**提示文**
※
「無許可学術調査に鉄槌を」(2019年03月25日)

巨大蜂の発見を、インドネシアの国法を犯して行われた科学者の業績と見るか、作法無視
の跳ねっ返り魂のなせる悪行とみるかは別にして、インドネシア学術界はその現象が広が
る一方であることを強く懸念している。

観光産業振興を目的にして観光入国がきわめて容易になっている現状がその状況を支えて
いるのは疑いがない。その状況を利して四人のポーランド人が、巨大蜂発見のニュースに
酔う世界をしり目にインドネシア国内に醸成され始めた無許可学術調査への怒りを知らぬ
まま、似たようなことを行ったものの二匹目のどぜうはいなかった。

いや、本当に知らなかったのか、それとも見くびったのか?いくらなんでもインドネシア
の国法を知らなかったわけでもあるまい。それではあまりにもナイーブすぎる。
※
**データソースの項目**
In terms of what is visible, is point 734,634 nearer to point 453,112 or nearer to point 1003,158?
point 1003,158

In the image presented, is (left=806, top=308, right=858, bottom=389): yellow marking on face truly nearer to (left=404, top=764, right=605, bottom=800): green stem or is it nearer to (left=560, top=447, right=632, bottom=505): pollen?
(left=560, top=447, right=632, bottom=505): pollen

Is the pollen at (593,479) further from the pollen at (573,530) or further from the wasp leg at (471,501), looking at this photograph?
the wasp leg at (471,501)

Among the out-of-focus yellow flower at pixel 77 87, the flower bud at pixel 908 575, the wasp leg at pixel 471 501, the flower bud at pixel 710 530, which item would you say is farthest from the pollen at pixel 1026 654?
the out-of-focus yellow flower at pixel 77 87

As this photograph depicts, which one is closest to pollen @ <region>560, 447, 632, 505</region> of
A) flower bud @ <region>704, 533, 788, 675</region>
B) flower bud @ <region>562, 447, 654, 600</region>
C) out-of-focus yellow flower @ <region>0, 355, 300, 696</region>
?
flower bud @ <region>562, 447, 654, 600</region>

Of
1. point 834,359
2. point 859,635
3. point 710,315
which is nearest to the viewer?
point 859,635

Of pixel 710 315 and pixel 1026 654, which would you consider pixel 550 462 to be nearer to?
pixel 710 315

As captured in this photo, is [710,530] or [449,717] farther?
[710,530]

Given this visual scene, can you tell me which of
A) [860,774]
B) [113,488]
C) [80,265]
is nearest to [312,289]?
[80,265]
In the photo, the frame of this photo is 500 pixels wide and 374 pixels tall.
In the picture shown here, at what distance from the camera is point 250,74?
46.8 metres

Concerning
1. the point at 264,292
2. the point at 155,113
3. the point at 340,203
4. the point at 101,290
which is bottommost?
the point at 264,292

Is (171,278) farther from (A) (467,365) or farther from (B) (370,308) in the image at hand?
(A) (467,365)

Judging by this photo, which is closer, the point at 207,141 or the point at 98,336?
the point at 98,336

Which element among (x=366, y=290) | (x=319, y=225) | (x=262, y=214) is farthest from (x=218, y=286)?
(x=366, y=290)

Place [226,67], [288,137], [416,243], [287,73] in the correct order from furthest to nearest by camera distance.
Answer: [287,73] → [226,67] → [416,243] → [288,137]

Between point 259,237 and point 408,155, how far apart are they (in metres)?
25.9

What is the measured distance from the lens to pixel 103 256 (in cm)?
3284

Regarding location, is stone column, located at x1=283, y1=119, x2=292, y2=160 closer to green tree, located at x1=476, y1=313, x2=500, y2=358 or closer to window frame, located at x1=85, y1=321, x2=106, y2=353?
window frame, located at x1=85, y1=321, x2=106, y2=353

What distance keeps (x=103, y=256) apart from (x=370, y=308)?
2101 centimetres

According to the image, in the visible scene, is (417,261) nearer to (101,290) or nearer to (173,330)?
※
**作業指示**
1 - 無許可学術調査をめぐる提示文では、観光入国がきわめて容易になっているのは何を目的としてのことか。
2 - 無許可学術調査についての提示文を、最後の文の後から続けて書いてください。

**回答**
1 - 観光産業振興を目的としている。

2 -
この記事で学術調査という言葉を使ってきているが、本当の科学者が学術進歩を目的にし
て行う行為だけを対象にしているわけでないことを、まずお断りしておこう。希少価値を
持つ生物を収集するコレクター精神、更にはそういうキュリオの売買で一儲けをたくらむ
商売人などがそこに一括りにされていることは議論の余地がない。

象牙の塔にこもる純粋純朴な科学者でなくとも、現地調査を行って珍しいものを収集する
コレクターがそれを行っても、学術的なカテゴリーに属すことがらという点においては違
いがないという解釈だ。要は、希少価値を持つ動植物をインドネシア領土内で収集して持
ち帰る外国人の行為がそれに該当しているということなのである。インドネシア側から見
た一方的な語法ではあるが、何しろ主権者が言っているのだから、従うしかあるまい。


西カリマンタン州シンタン県クラム丘自然保護林の境界線の内側とクラム丘にあるマリア
洞窟の付近で、2019年3月18日と19日に昆虫採集をしている4人の白人が逮捕さ
れた。逮捕したのはイミグレ捜査官・国軍諜報戦略庁捜査員・地元警察の混成班で、この
種の事件ではたいてい、地元民からの通報によって急遽実働班が編成され、容疑者逮捕に
出動するのが一般的なプロセスになっている。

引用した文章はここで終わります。